Now we want to place the cover slip on top as before, but this time we will seal all around the edges with fingernail polish to prevent the slide from moving, and trap the fructose inside for eternity.
When the cover slip is on, we first place a dab of nail polish on two opposite corners, and let those dabs dry completely before we do anything else. This will lock the cover slip into place.
Finally, we paint all of the edges with nail polish, let it dry completely, and give it another coat. Don't get any nail polish on the top of the slide inside the reinforcement — we need to have that clear and flat to see through.
Once the nail polish on the cover slip has dried, we can label the slide. I used ink at first, and then decided to protect the label from washing by giving it a coat of nail polish. The resulting smeared ink made me switch to pencil for the remaining labels, since the idea of protecting them from wash water is a good one.

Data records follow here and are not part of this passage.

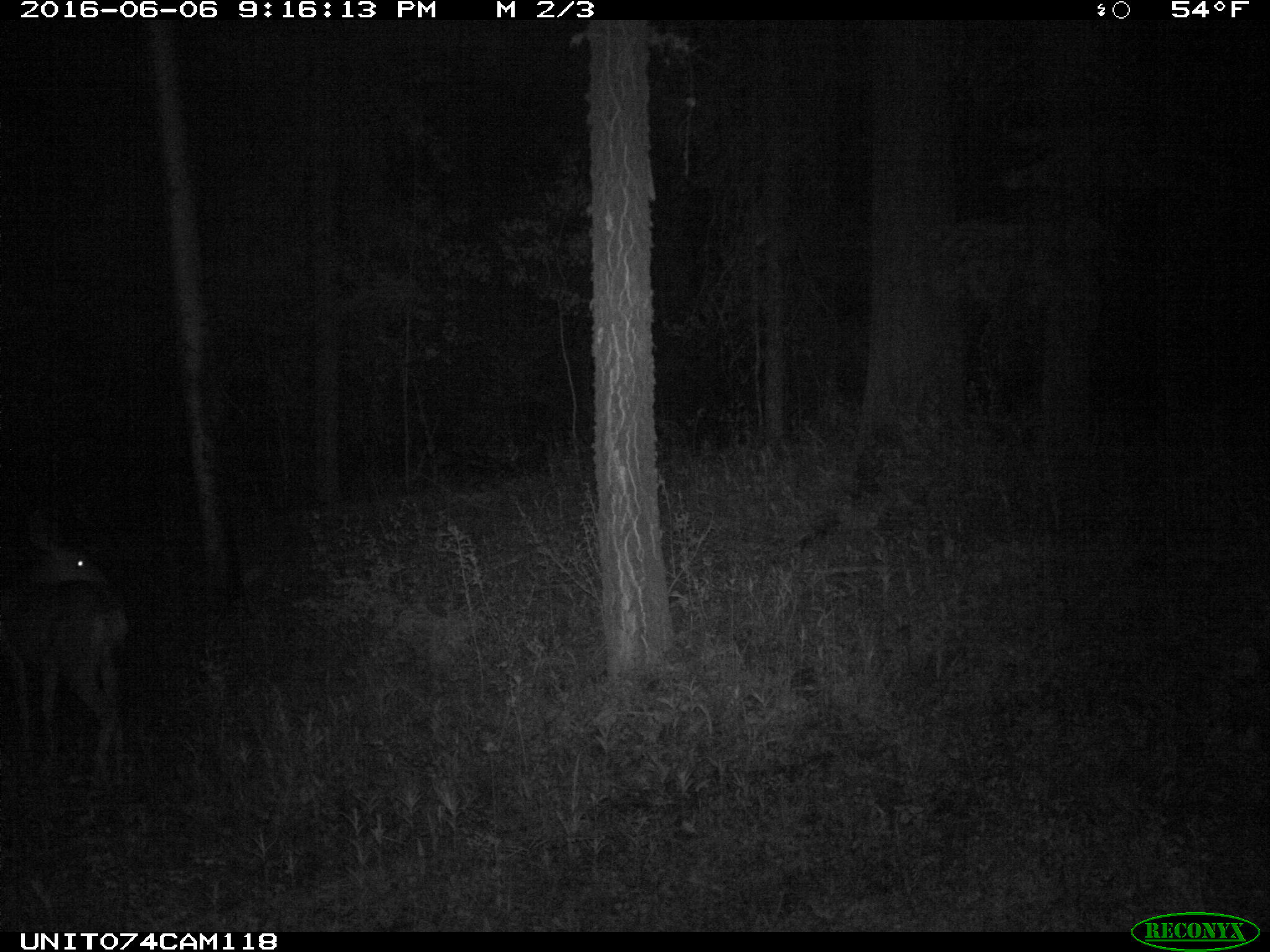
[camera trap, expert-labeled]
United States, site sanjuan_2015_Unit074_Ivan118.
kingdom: Animalia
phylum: Chordata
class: Mammalia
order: Artiodactyla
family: Cervidae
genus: Odocoileus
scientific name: Odocoileus hemionus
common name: mule deer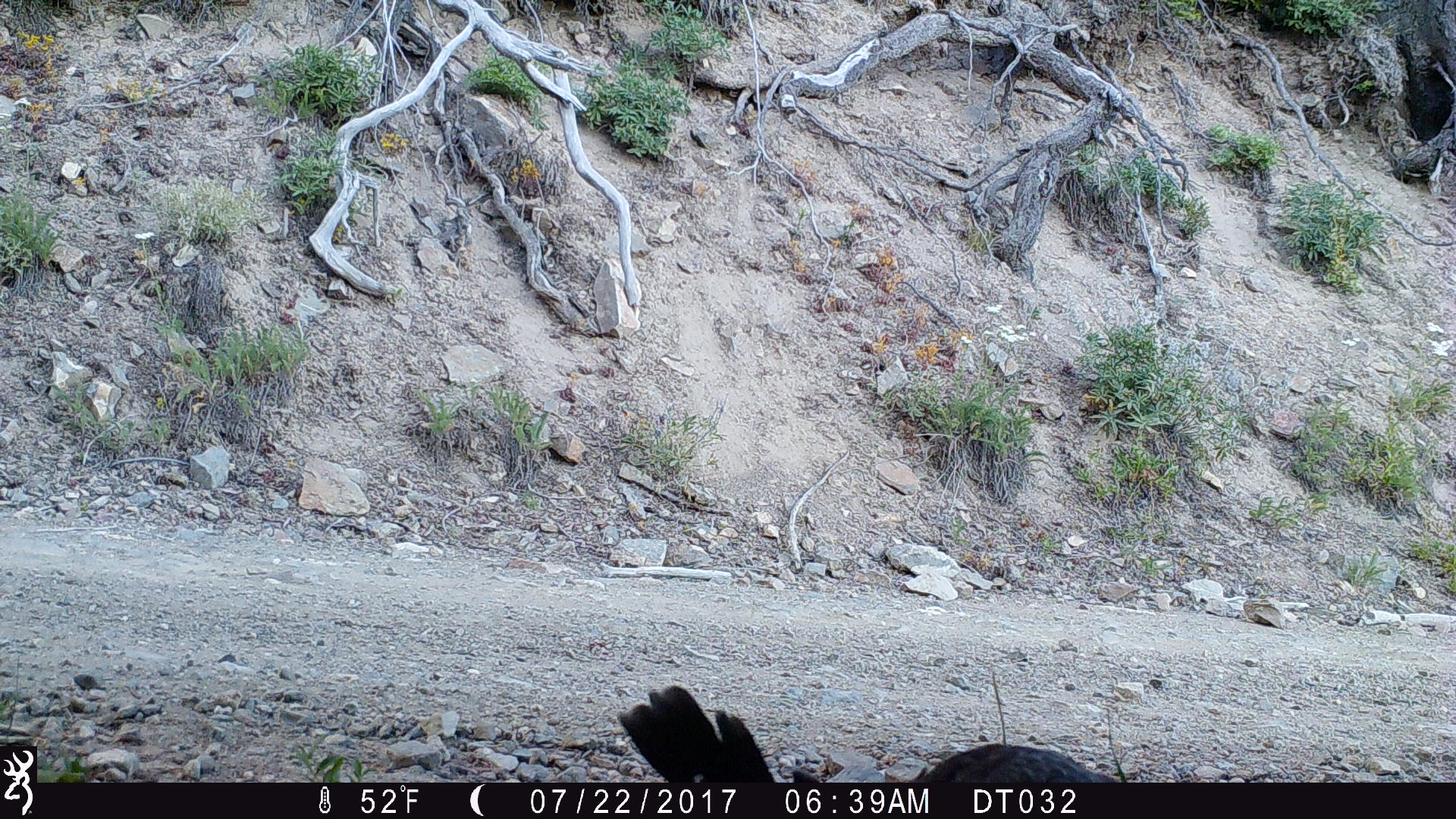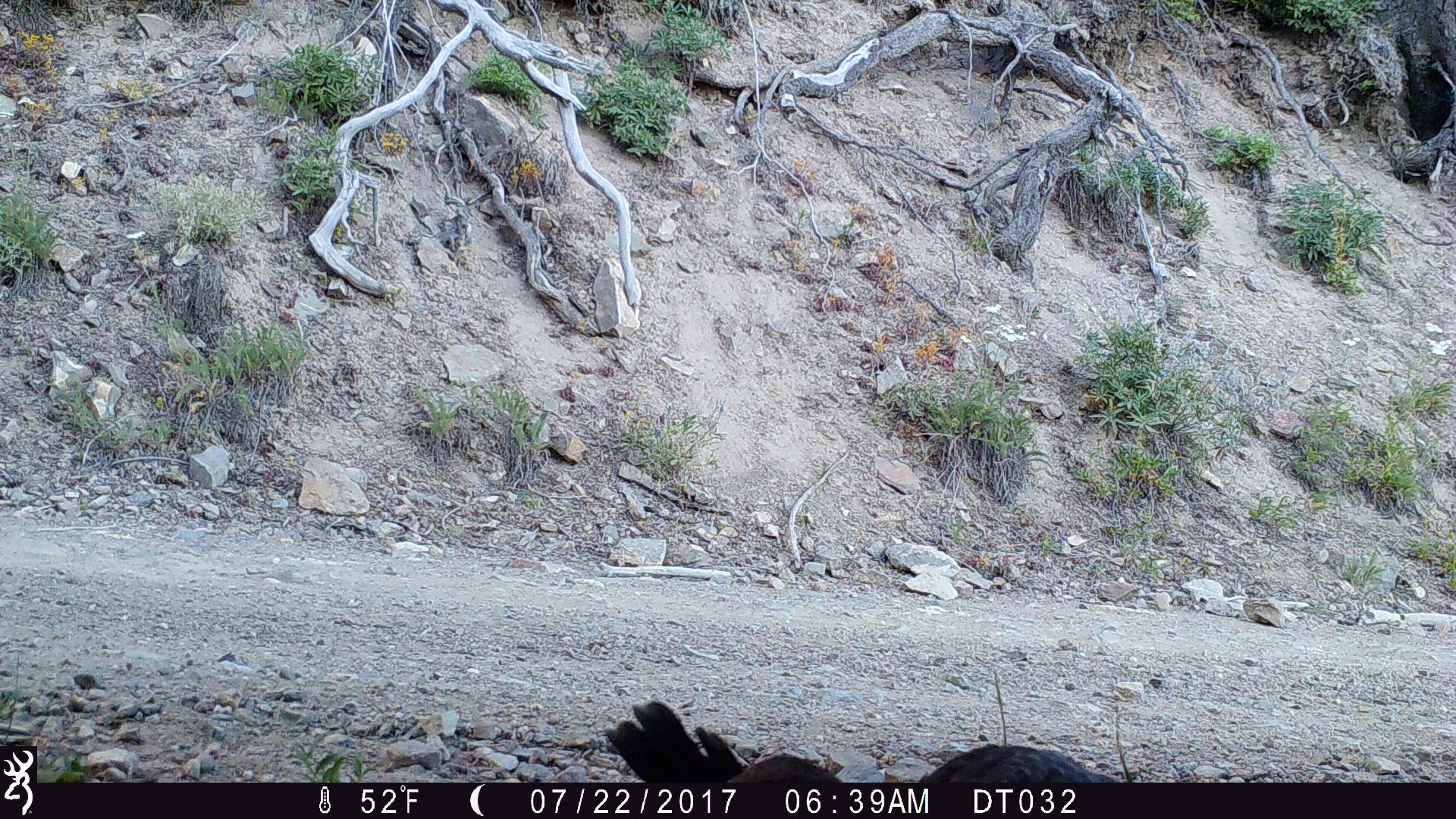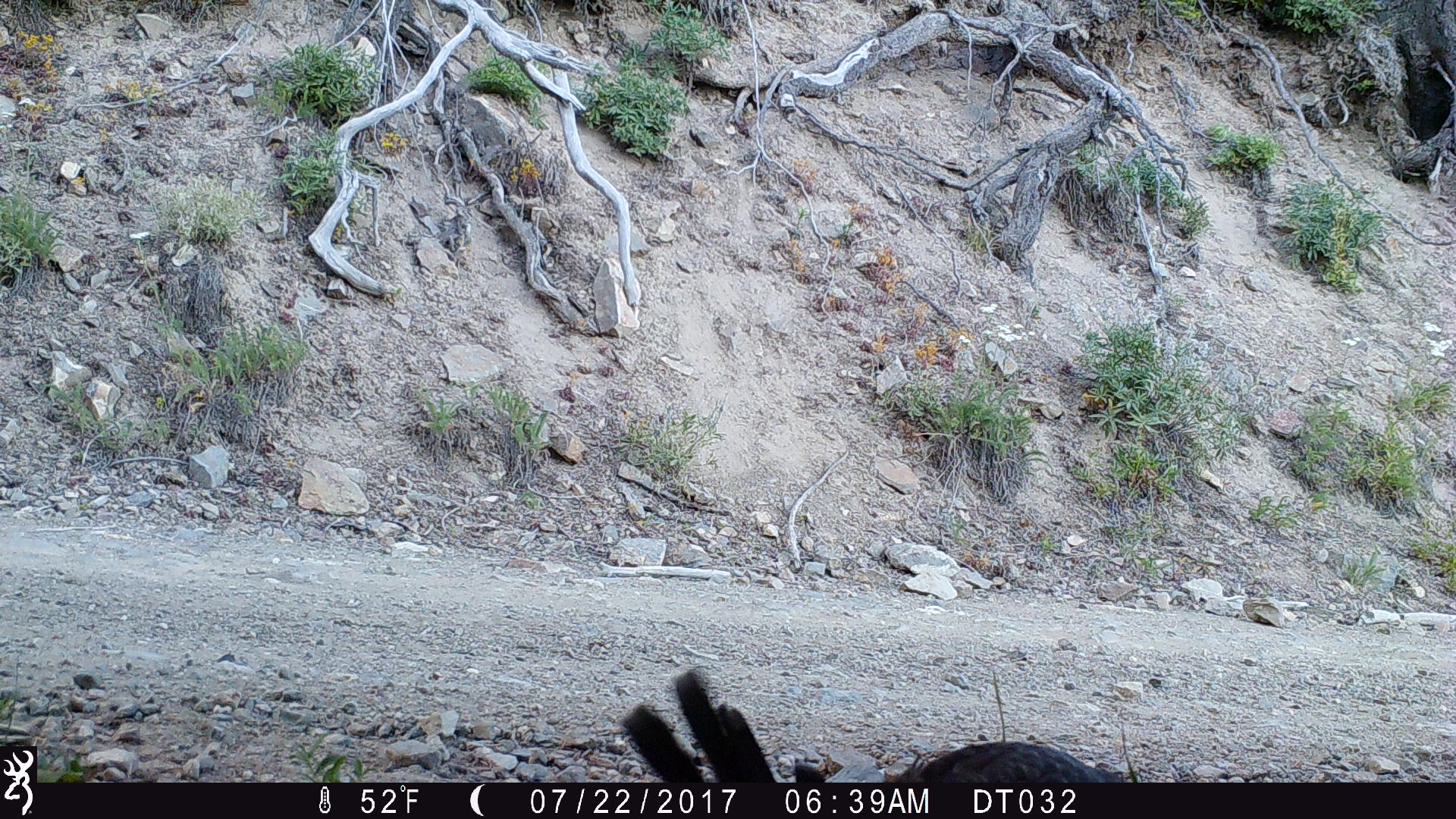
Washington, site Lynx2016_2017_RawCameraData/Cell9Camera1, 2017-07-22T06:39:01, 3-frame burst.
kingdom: Animalia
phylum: Chordata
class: Aves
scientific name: Aves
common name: birds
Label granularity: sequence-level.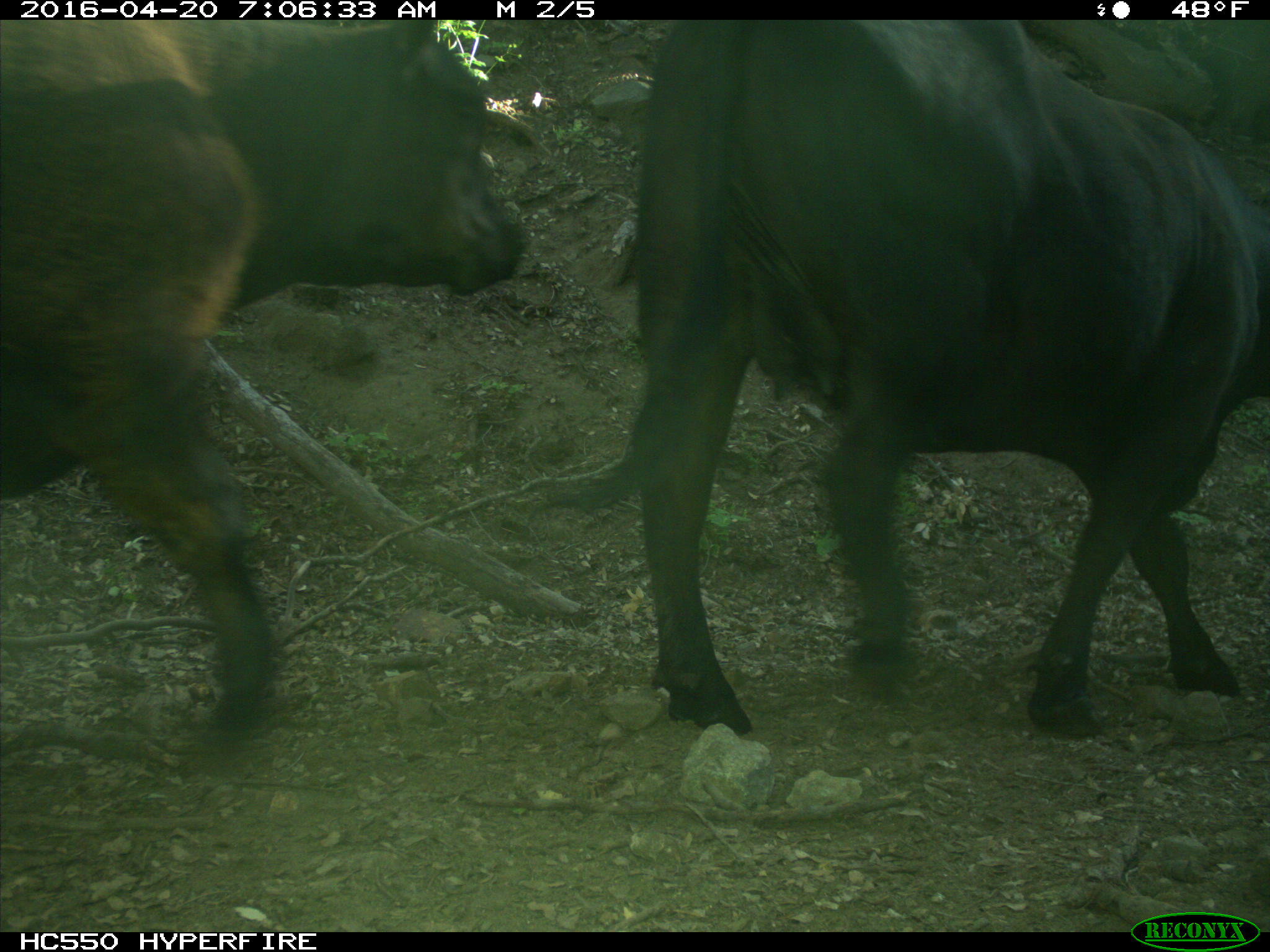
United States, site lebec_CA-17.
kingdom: Animalia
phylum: Chordata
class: Mammalia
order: Artiodactyla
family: Bovidae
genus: Bos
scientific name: Bos taurus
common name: domestic cow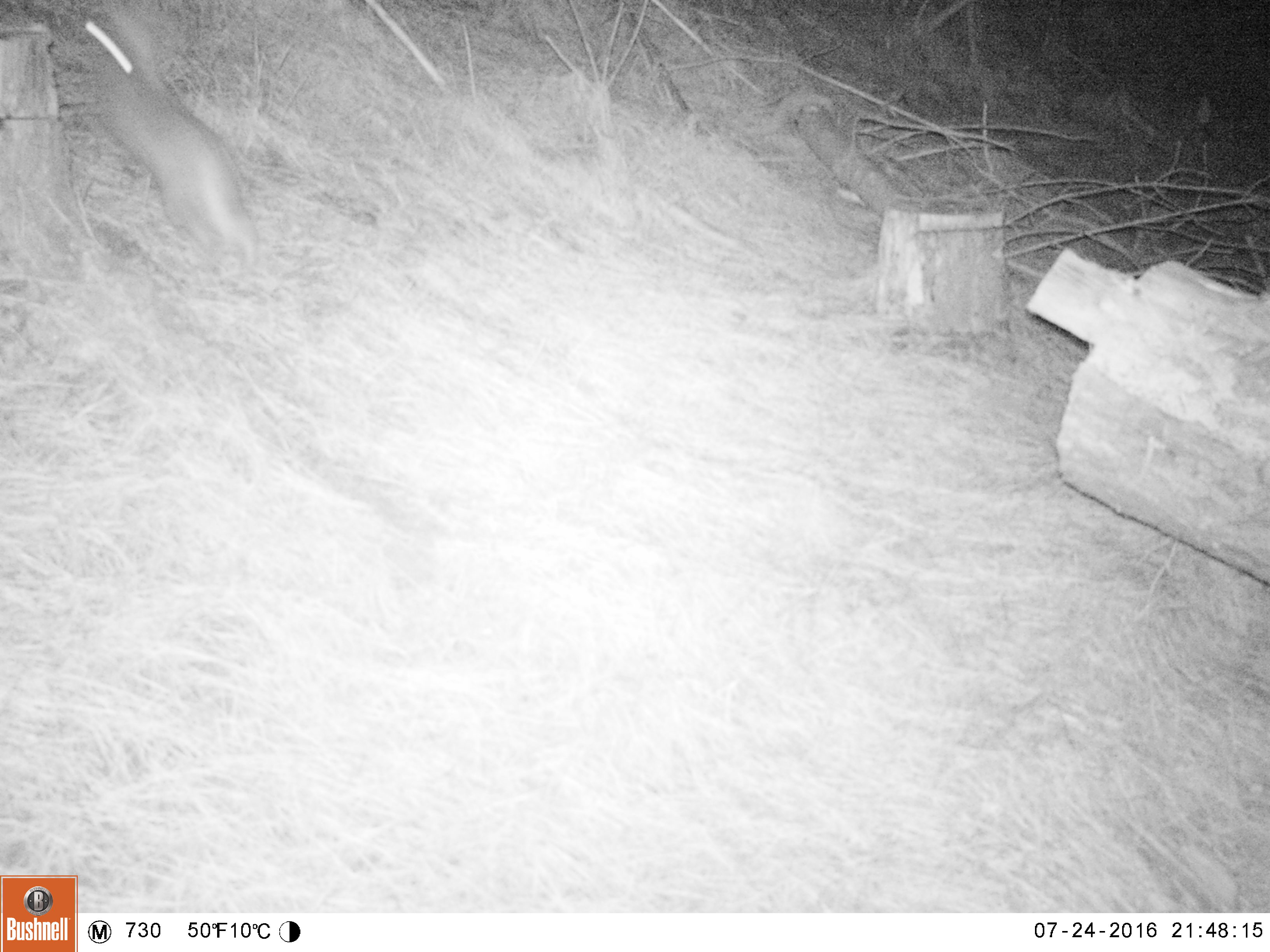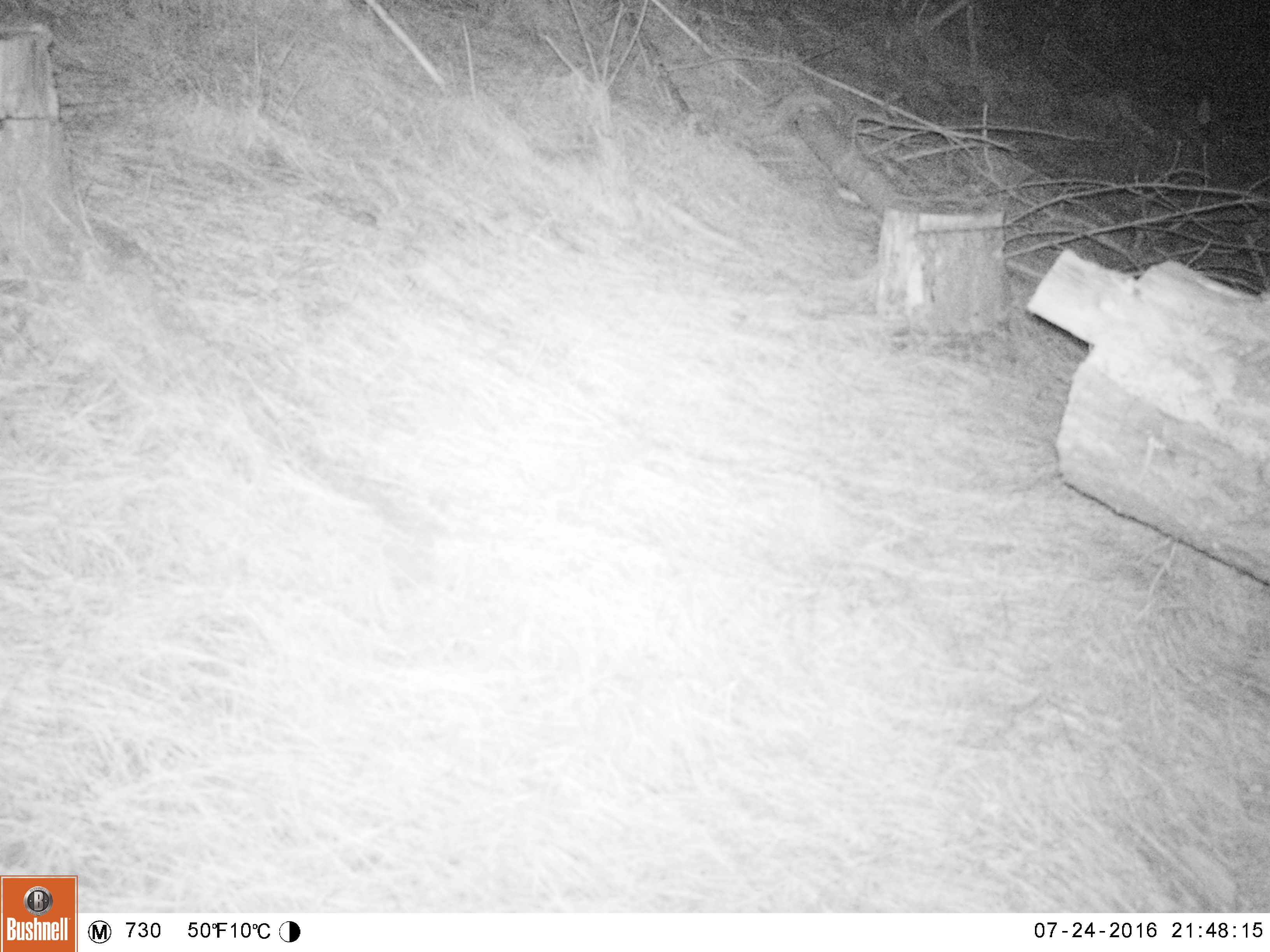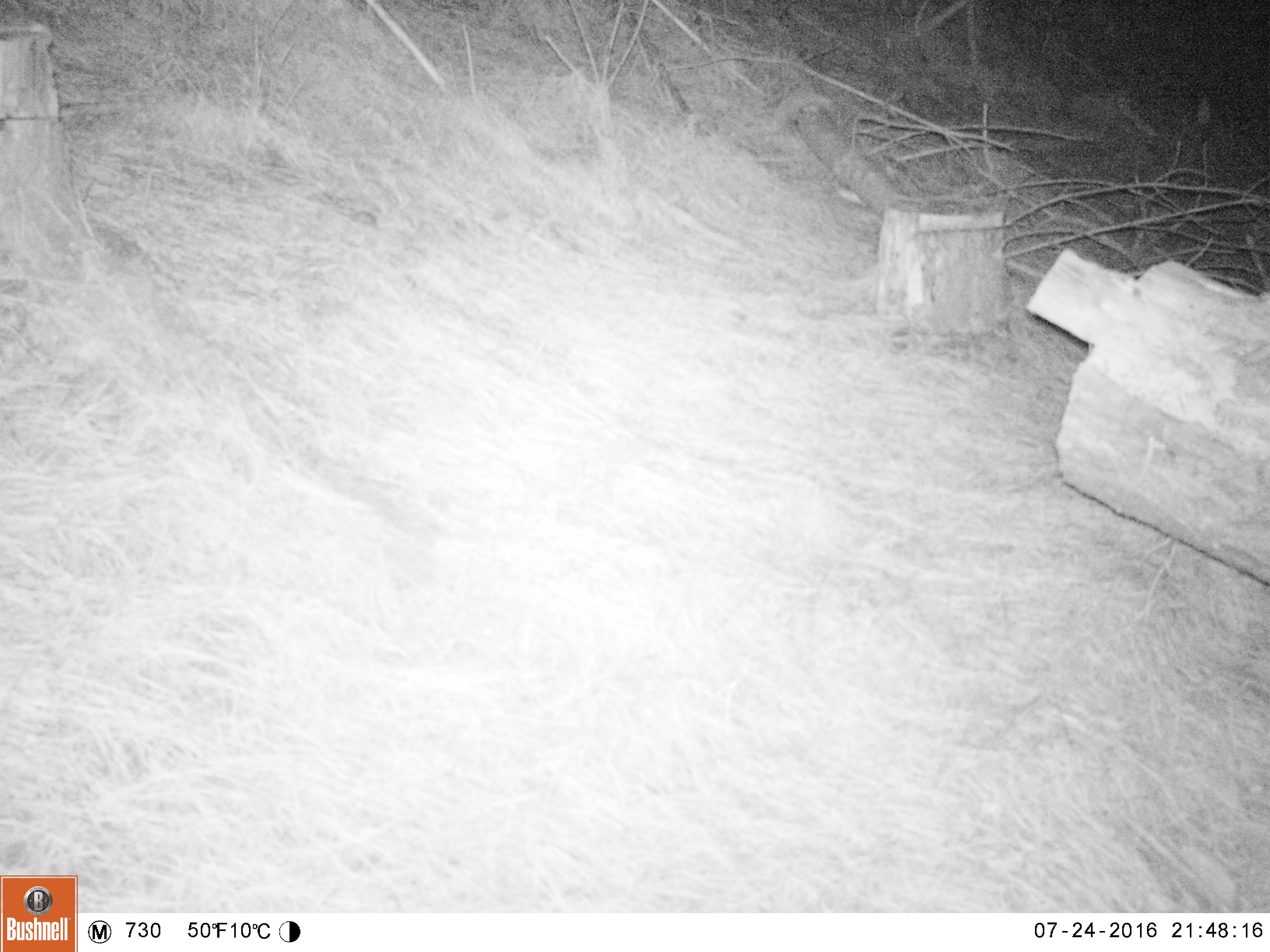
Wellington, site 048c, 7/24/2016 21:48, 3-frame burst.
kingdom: Animalia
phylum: Chordata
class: Mammalia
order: Lagomorpha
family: Leporidae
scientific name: Leporidae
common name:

Using clear reinforcements, the procedure is the same.
We start by placing the reinforcement in the center of the slide.
We place the ant on the slide in the center of the clear reinforcement and cover with a drop of fructose solution, then the cover slip, the dabs at the corners, the edges, and finally the label and its coat of polish.
The other way to make permanent well slides is to use glue such as Elmer's White Glue (also known as PVA glue because it is made of polyvinyl alcohol) to paint a square wall the size of the cover slip onto the slide. When this wall dries, it will hold the drop of fructose in place as the cover slip is placed on it.
You could use a fine paint brush to make the walls, but I find it is much faster to stamp them out with a piece of thin cardboard.
We start by cutting a strip of card that is just a little bit narrower than the cover slip. I used a 3 by 5 card, but a business card or similar heavy paper will work fine.
We dip the end of the stamp in a puddle of glue. Just wet the very end, since we only want a tiny bit of glue.
Now touch the glue to the slide. Since this will be the right side of a square, we touch just to the right of the center of the slide. Next we do the top of the square, then the bottom, and finally the left side. You can probably do all four sides without needing to wet the stamp with glue again.
When the glue dries, it is almost transparent. The drop of fructose solution stays inside the walls.
We now place the cover slip on top, starting at the left side and lowering it to the right, so that no bubbles are trapped. As before, we dab two corners with nail polish and let them dry before we seal all of the edges with nail polish.
Lastly, we label the slide, and coat the label with a protective layer of nail polish.